Video by The Cranberries
- Released: 2 January 2001
- Recorded: 9 December 1999
- Venue: Palais Omnisports de Paris-Bercy
- Genre: Rock
- Length: 84 minutes
- Label: Image Entertainment
- Director: Maurice Linnane
- Producer: Ned O'Hanlon

The Cranberries video chronology
| Live (1994) | Beneath the Skin – Live in Paris (2001) | Stars: The Best of Videos 1992–2002 (2002) |

= Beneath the Skin – Live in Paris =

2001 live album by the Cranberries

Beneath the Skin – Live in Paris is a concert video by Irish rock band The Cranberries from their "Bury the Hatchet" tour. Recorded on 9 December 1999 at the Palais Omnisports de Paris-Bercy on the band's stop in Paris, France, it was released on DVD in January 2001.
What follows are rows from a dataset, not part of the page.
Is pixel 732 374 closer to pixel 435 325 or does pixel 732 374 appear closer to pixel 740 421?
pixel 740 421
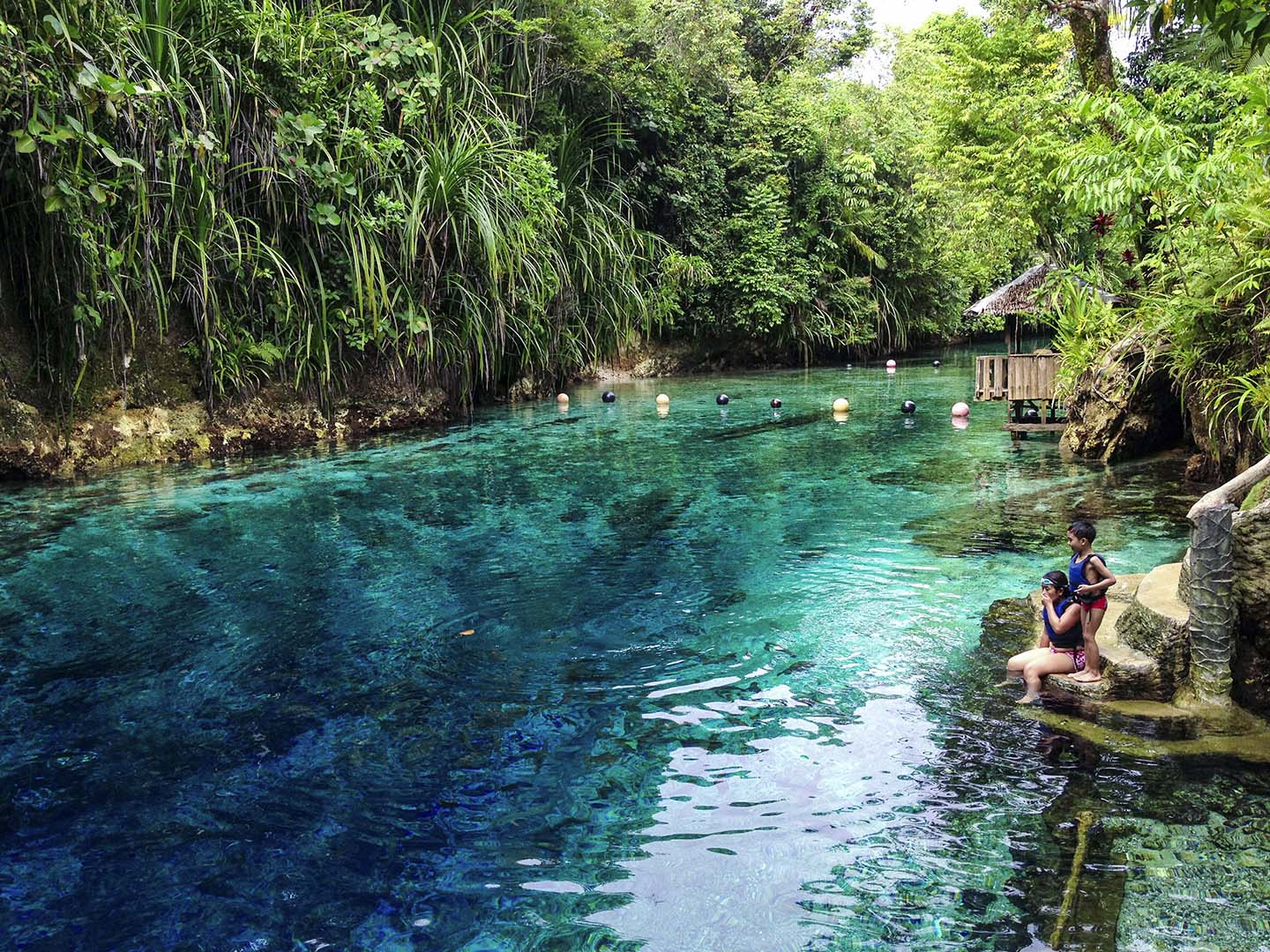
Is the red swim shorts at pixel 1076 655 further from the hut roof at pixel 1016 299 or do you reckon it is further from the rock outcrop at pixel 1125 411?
the hut roof at pixel 1016 299

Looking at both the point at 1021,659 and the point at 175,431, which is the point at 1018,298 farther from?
the point at 175,431

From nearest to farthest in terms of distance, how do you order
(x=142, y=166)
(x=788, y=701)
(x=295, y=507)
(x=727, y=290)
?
(x=788, y=701) < (x=295, y=507) < (x=142, y=166) < (x=727, y=290)

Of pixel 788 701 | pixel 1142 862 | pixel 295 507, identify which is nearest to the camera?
pixel 1142 862

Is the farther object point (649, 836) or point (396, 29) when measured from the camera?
point (396, 29)

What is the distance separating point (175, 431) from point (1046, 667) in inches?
377

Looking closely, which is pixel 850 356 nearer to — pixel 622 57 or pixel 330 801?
pixel 622 57

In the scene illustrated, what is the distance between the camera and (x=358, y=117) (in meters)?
11.6

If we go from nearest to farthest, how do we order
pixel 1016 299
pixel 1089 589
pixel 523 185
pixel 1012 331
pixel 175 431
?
pixel 1089 589
pixel 175 431
pixel 523 185
pixel 1016 299
pixel 1012 331

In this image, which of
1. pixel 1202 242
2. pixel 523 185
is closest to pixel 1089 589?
pixel 1202 242

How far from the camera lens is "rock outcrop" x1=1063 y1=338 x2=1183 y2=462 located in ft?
31.2

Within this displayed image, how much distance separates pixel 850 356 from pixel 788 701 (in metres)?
24.4

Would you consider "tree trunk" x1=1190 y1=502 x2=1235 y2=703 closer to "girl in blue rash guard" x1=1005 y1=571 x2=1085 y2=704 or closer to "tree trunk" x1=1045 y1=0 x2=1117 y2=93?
"girl in blue rash guard" x1=1005 y1=571 x2=1085 y2=704

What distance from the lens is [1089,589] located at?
4.25 metres

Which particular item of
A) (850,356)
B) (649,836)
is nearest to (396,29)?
(649,836)
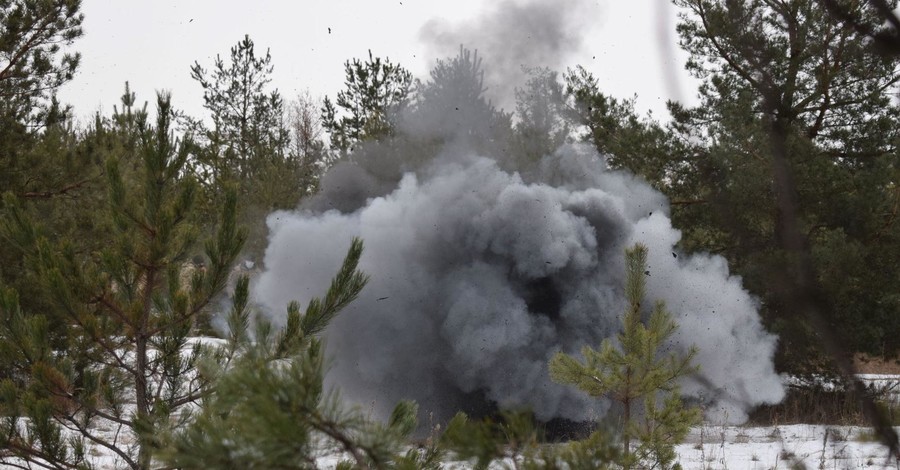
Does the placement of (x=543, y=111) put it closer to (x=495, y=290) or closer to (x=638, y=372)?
(x=495, y=290)

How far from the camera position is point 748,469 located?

The DVD includes documentaries of the band and technicians, promotional videos for the singles from Bury the Hatchet ("Promises", "Animal Instinct", and "Just My Imagination") and live performances of "How" (1993), "Yesterday's Gone" (MTV Unplugged, 1995), "Hollywood" (1996) and "Saving Grace" (1999).

The DVD features the concert in Dolby Digital Stereo and Dolby Digital DTS 5.1 audio formats.

Professional ratings
Review scores
| Source | Rating |
| Allmusic | Star |

==Track listing==
1. "Promises"
2. "Animal Instinct"
3. "Loud and Clear"
4. "Ode to My Family"
5. "The Icicle Melts"
6. "Linger"
7. "Wanted"
8. "Salvation"
9. "Desperate Andy"
10. "Go Your Own Way" (Fleetwood Mac cover)
11. "Pretty"
12. "When You're Gone"
13. "I Can't Be With You"
14. "Waltzing Back"
15. "Free to Decide"
16. "Zombie"
17. "Ridiculous Thoughts"
18. "Dying in the Sun"
19. "You and Me"
20. "Just My Imagination"
21. "Delilah"
22. "Dreams"

== Chart performance ==
In 2001, Beneath the Skin – Live in Paris peaked at number 2 in the Netherlands.